== Segment start ==

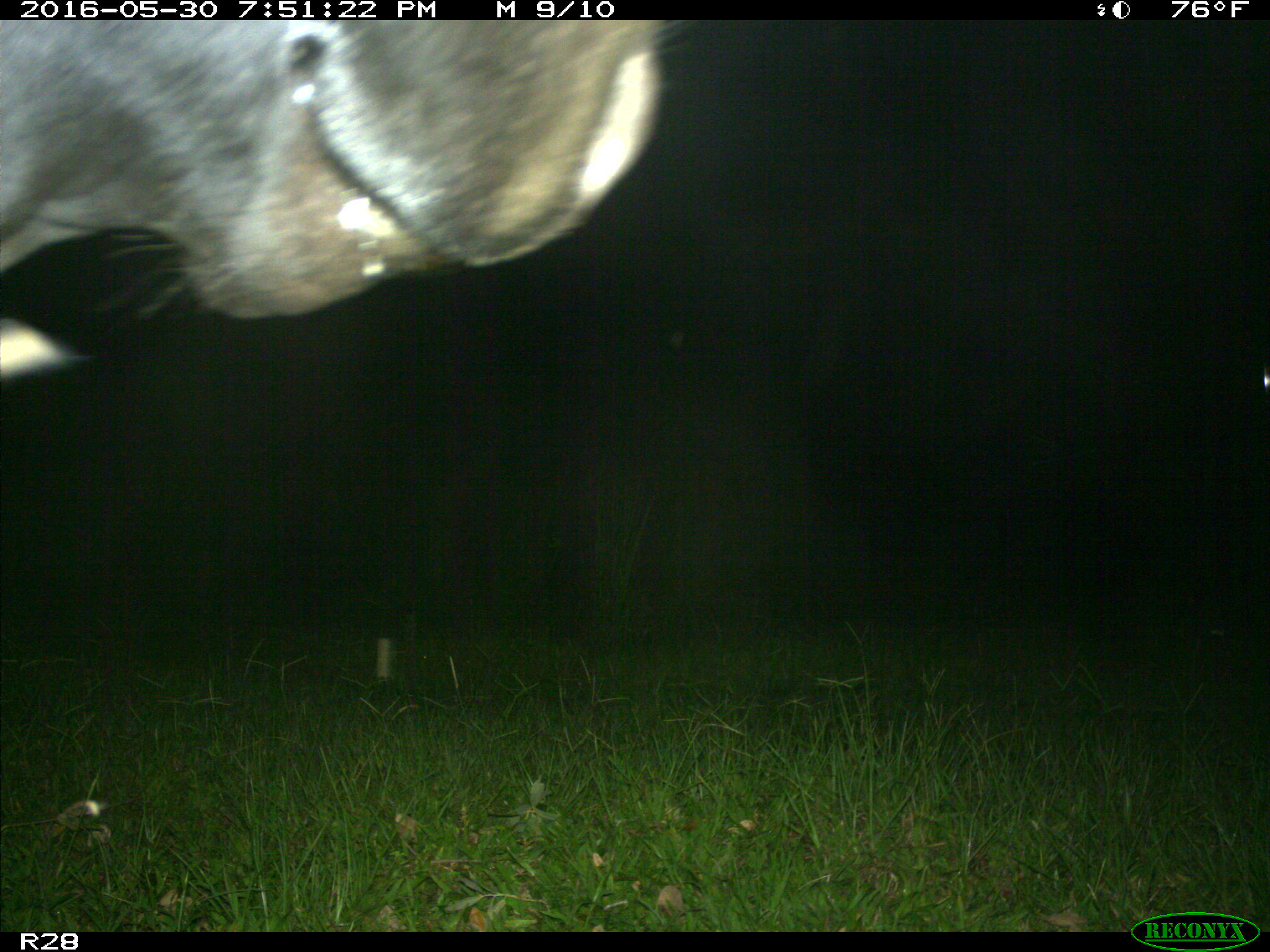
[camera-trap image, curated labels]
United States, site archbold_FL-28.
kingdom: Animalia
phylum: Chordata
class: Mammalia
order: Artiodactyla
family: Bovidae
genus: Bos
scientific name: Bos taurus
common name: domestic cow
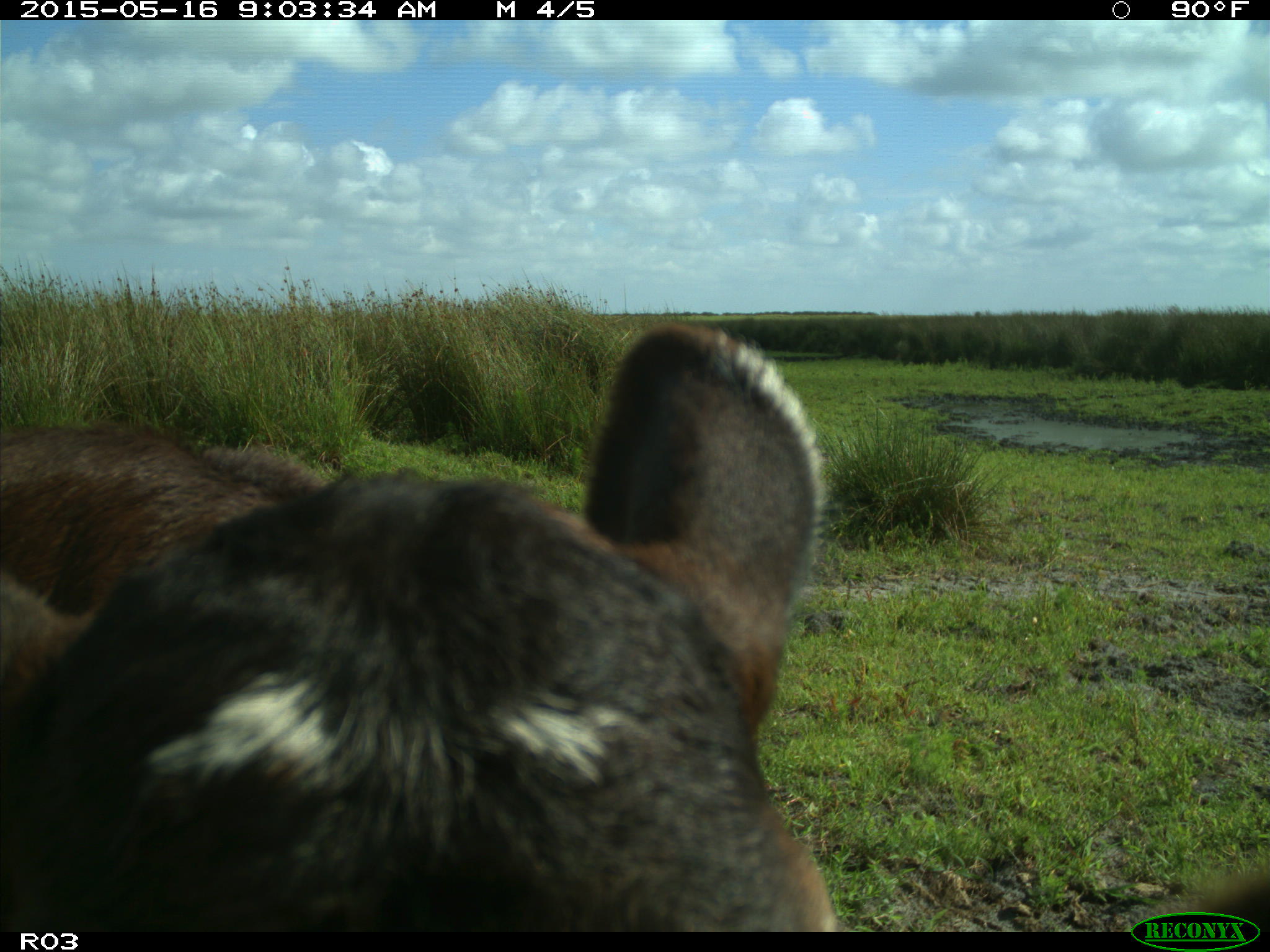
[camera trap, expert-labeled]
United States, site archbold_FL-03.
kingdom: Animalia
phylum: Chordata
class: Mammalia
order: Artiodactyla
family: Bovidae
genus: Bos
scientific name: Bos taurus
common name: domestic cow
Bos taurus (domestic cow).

== Segment end ==
== Segment start ==

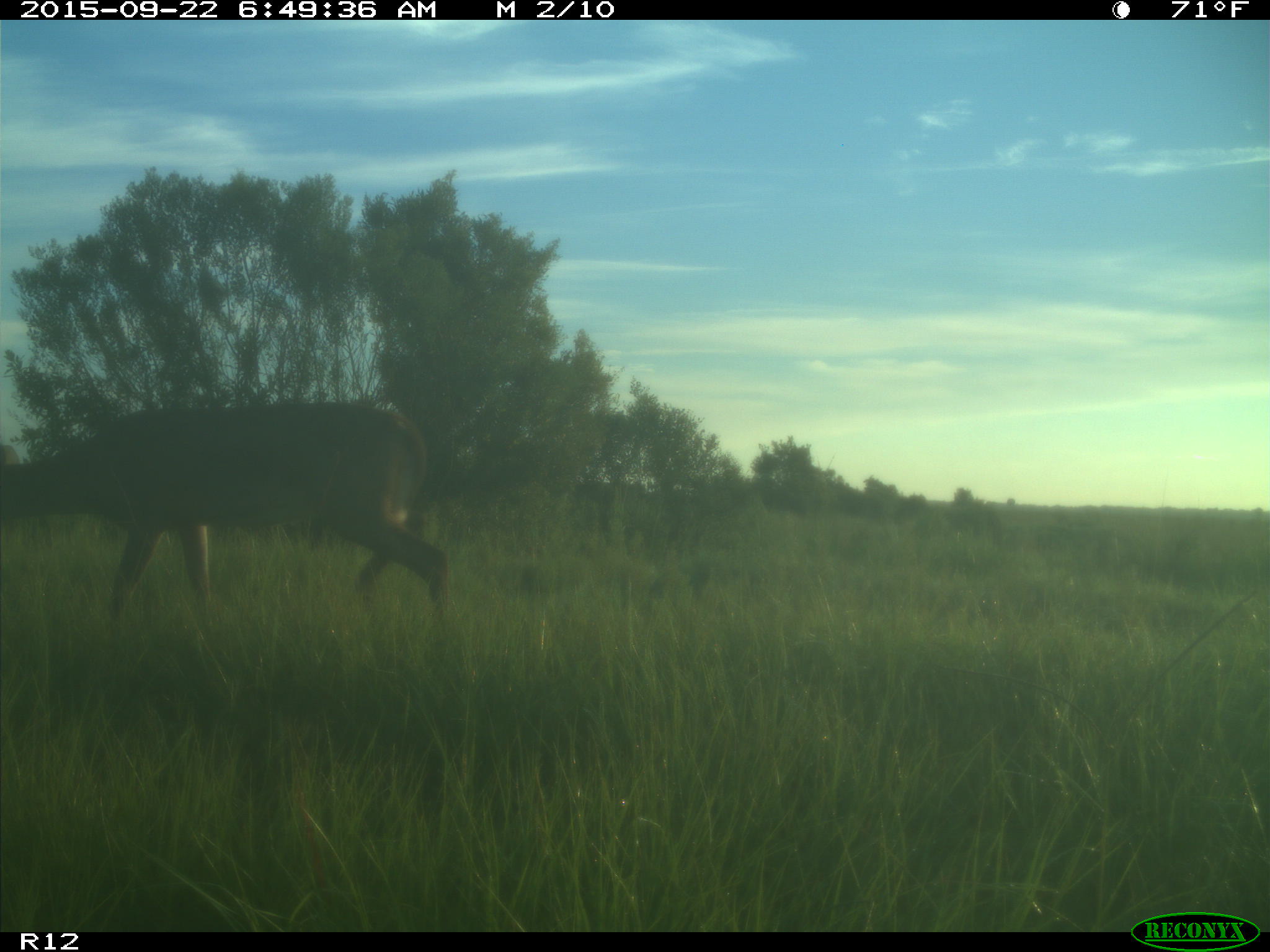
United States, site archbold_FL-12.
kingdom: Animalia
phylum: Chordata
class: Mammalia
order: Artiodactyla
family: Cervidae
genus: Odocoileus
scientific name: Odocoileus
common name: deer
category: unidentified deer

== Segment end ==

[Exercise brief] Filter on the word "United": copy each matching line from the entries above.

[Completed task]
United States, site archbold_FL-28.
United States, site archbold_FL-03.
United States, site archbold_FL-12.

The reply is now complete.